Невозможность достичь РаО2 выше 60 мм рт.ст. при использовании таких доз кислорода может свидетельствовать о наличии истинного шунта, и, следовательно, предполагает другие причины гипоксемии (чаще всего ателектаз доли или всего легкого вследствие полной закупорки бронхов густой вязкой мокротой, возможно также наличие пневмоторакса, пневмонии, легочной эмболии).
– Рекомендуется проведение неинвазивной вентиляции легких (НВЛ) пациентам любого возраста с обострением БА при наличии тяжелой одышки, гиперкапнии, клинических признаков повышенной работы дыхательной мускулатуры, но без признаков утомления мышц и без нарушения уровня сознания (оглушение или кома) с целью купирования симптомов.
Уровень убедительности рекомендаций -В (уровень достоверности доказательств – 3).
Комментарии: Возможность успешного применения НВЛ у пациентов с обострением БА была продемонстрирована в нескольких проспективных исследованиях. В большинстве случаев пациенты, получавшие НВЛ не требовали немедленного проведения интубации трахеи и ИВЛ, и характеризировались меньшей тяжестью ОДН, по сравнению с пациентами, которым проводилась традиционная ИВЛ.
– Рекомендуется рассмотреть проведение искусственной вентиляции легких (ИВЛ) пациентам любого возраста с обострением БА в тех случаях, когда все другие виды консервативной терапии оказались неэффективными.
Уровень убедительности рекомендаций -C (уровень достоверности доказательств – 5)
Комментарии: Интубация и искусственная вентиляция легких могут спасти жизнь, но их использование у педиатрических пациентов с астмой сопряжено со значительными побочными эффектами. До 45% пациентов, интубированных из-за астмы, имеют осложнения, включая пневмонию, пневмоторакс, пневмомедиастинум и сердечно-сосудистый коллапс. Этот риск подчеркивает важность адекватного, быстрого и агрессивного начального лечения острых обострений. Интубацию и искусственную вентиляцию легких следует начинать только при отсутствии эффекта от оптимизированной первичной помощи, только самым опытным специалистом и предпочтительно совместно со специалистом отделения интенсивной терапии. В таких ситуациях кетамин** обычно считается препаратом выбора для индукции и постоянной седации. Проводится обычно в стационарных условиях.

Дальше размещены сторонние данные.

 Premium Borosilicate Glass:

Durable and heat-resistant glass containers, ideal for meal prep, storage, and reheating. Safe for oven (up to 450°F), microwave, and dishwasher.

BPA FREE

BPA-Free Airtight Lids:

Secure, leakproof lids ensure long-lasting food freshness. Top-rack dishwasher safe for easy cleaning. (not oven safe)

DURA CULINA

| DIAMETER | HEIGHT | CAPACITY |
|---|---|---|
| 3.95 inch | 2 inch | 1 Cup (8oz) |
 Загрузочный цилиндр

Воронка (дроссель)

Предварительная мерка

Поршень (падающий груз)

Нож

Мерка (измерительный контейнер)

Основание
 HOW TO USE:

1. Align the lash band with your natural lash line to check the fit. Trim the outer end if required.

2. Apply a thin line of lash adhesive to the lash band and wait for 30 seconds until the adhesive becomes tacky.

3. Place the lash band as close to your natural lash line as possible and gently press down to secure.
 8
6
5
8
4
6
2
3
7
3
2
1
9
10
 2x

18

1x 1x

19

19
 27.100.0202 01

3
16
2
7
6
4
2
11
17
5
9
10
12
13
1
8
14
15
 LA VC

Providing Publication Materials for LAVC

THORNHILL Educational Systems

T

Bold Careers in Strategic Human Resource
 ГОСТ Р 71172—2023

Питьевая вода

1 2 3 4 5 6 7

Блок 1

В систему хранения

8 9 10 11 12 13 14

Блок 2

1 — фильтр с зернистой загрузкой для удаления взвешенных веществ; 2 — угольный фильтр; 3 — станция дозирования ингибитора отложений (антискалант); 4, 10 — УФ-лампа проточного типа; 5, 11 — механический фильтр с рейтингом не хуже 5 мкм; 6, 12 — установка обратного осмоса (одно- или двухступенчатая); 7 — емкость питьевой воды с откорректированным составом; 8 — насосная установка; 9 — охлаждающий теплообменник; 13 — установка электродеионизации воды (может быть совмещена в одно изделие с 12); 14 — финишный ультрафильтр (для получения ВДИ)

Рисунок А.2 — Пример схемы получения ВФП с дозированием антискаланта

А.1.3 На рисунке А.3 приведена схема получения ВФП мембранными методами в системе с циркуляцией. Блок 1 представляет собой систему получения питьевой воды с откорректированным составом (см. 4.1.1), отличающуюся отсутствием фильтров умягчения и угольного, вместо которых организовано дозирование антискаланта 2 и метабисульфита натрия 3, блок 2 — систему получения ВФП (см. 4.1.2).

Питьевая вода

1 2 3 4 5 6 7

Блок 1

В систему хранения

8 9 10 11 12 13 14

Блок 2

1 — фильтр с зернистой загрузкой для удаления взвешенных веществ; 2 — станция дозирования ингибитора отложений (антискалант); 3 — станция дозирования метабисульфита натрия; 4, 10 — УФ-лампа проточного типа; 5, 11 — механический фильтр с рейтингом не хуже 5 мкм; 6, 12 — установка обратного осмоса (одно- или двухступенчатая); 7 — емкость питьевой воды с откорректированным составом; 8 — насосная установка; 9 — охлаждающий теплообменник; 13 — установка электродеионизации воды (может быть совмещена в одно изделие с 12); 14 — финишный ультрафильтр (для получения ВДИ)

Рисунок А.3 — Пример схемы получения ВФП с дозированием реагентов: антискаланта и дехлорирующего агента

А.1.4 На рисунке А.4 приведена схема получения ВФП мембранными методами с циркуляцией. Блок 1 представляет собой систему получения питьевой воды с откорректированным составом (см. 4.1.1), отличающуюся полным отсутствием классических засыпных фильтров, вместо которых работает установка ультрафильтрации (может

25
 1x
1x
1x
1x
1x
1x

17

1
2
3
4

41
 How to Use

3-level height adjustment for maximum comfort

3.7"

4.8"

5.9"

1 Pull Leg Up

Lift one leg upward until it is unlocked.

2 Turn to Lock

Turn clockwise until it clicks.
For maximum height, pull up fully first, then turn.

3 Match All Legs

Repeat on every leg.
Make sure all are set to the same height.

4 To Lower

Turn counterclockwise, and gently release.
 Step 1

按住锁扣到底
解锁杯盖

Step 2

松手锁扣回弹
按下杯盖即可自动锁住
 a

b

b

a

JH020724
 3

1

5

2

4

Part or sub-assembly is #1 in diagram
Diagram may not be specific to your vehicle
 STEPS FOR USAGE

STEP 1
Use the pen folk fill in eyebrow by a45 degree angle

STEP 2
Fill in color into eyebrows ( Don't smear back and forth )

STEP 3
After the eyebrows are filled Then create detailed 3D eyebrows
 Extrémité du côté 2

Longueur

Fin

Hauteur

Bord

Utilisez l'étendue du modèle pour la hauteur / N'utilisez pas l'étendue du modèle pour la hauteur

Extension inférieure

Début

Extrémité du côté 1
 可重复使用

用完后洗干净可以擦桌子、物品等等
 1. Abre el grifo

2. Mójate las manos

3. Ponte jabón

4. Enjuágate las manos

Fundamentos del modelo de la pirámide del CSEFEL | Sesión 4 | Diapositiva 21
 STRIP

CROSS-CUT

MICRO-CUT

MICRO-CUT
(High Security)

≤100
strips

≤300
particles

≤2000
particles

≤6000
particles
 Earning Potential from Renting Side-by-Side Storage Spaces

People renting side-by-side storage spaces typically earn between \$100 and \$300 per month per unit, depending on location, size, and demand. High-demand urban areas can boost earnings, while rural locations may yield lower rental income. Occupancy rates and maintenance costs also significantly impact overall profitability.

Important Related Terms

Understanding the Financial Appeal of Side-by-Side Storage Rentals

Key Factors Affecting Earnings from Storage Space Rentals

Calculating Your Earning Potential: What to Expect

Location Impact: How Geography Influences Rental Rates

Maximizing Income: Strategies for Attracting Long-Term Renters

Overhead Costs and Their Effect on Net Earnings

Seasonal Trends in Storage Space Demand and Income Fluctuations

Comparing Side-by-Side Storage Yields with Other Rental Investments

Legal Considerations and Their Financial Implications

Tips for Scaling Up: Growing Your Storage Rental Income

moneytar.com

Элиминация или удаление причинно-значимых аллергенов относится к этио-патогенетическим методам лечения аллергии и подходит для БА аллергического фенотипа. В большинстве случаев полностью исключить контакт с аллергеном невозможно.
– Рекомендуется всем пациентам с аллергической (атопической) БА проведение элиминационных мероприятий в отношении причинно-значимых аллергенов с целью уменьшения выраженности симптомов БА и снижения фармакологической нагрузки.